### Activity
Your reply should be the entries, output word for word, with each picture omitted.

######

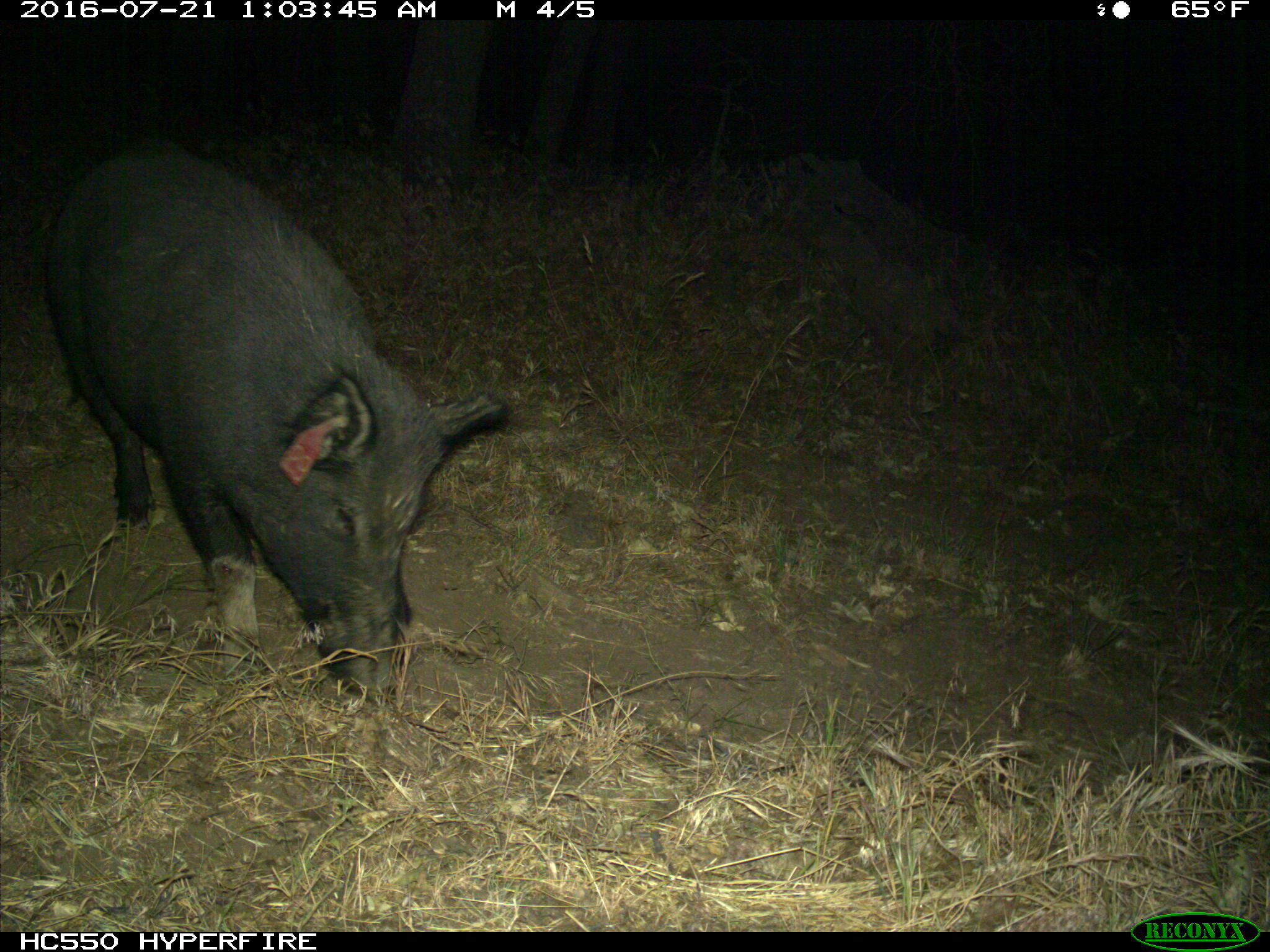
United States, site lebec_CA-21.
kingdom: Animalia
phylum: Chordata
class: Mammalia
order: Artiodactyla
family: Suidae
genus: Sus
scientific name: Sus scrofa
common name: wild boar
Sus scrofa (wild boar).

######

### Result of the task
United States, site lebec_CA-21.
kingdom: Animalia
phylum: Chordata
class: Mammalia
order: Artiodactyla
family: Suidae
genus: Sus
scientific name: Sus scrofa
common name: wild boar
Sus scrofa (wild boar).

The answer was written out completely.